Among the best: C, 1B, 3B, CF, RF
The Braves’ raw projections for the listed positions are: 4th, 5th, 4th, 4th, 4th. They’re likely in the top tier of catching production, and in fairly high tiers at the other positions, albeit without the elite, top-of-the-game projections there. Basically, it’s not Freddie Freeman, or Nolan Arenado, or Mike Trout, or Aaron Judge, but nonetheless, it’s a team with close to the next best thing at all of those positions.
Still above average: 2B, rotation
Braves’ second basemen (i.e., Ozzie Albies) still have the seventh-best projection among teams. That situation is a lot closer to the “among the best” category than league-average. The rotation is also barely outside the top five in the game, and again, is mostly deep rather than egregiously top-heavy. Of all the rotations with more projected WAR, only one of the five actually has their top four starters all projected for 2+ WAR (Yankees); in fact, the Braves, the Yankees, and the Twins are the only three teams to meet that standard.
Lagging: SS, DH
No surprises here. The Braves are incredibly well-rounded, but that doesn’t mean they’re above-average everywhere. At least SS and DH don’t seem that bad. For SS, neither Vaughn Grissom nor Orlando Arcia have great projections relative to the current bumper crop of shortstop production, but they’re fine enough, however it shakes out.

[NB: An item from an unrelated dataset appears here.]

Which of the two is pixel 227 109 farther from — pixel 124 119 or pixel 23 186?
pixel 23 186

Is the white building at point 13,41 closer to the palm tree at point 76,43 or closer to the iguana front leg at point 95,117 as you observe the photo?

The DH options don’t seem very interesting, but the reality is that these days about two-thirds of the league is just cobbling together DH PAs anyway, so it’s not a huge deal. Which brings us to...

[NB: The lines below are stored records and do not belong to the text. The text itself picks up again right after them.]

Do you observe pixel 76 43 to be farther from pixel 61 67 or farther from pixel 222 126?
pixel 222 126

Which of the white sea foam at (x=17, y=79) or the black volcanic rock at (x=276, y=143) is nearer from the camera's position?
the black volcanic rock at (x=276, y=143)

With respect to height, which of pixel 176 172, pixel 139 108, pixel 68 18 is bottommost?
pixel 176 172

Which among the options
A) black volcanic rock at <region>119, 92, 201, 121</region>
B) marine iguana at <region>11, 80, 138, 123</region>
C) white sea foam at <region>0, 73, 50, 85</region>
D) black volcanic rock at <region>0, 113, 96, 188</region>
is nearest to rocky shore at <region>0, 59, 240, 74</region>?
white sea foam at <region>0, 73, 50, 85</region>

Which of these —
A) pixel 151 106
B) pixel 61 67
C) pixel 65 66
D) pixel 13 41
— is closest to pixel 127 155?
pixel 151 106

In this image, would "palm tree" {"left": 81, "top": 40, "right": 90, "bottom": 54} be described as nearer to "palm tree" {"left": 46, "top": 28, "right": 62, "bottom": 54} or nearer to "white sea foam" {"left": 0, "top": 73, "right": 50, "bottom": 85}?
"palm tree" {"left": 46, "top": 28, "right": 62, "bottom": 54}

Yeah, we know. We all know. The rest of the roster is pretty well-rounded, but this is a disappointingly jagged edge. Eddie Rosario had a .310 xwOBA for his career before the eye surgery, which isn’t really usable in the corner outfield; even for the past three pre-2022 years, including the playoffs, it was just .329, which is eh. And he’s got a ton more downside risk than just his recent pre-2022 performance, given that he doesn’t field well and never hit well after returning in 2022, either.
Marcell Ozuna has a vortex of problems. The xwOBA is still okay-ish, but the reality is that prior to his four-year deal and the various off-field issues, he had posted xwOBAs in the 85th percentile or higher among regulars for four straight years, even if the wOBAs didn’t always match (because of a slice, or whatever else). Now, his wOBA is still under his xwOBA, but the xwOBA has also slipped well below the 80th percentile. A guy with elite offensive potential that offers no defensive value signed to his deal is still a bargain; that same guy with potential offense dropping to just above average-y might be worth rostering, but doesn’t offer much else.
But, that aside, the Braves’ roster is great, even compared to their peers. Even if injuries strike, maybe the Braves don’t have great in-house replacements for each position, but the production well is so deep that it shouldn’t rattle the team’s overall fortunes too much. The season doesn’t hinge on the health or production of a single superlative performer, but has more-than-quality assets pretty much all around.
It should be a fantastic season, provided all the rules changes, expanded playoffs, and everything else doesn’t dampen your enthusiasm like it has mine.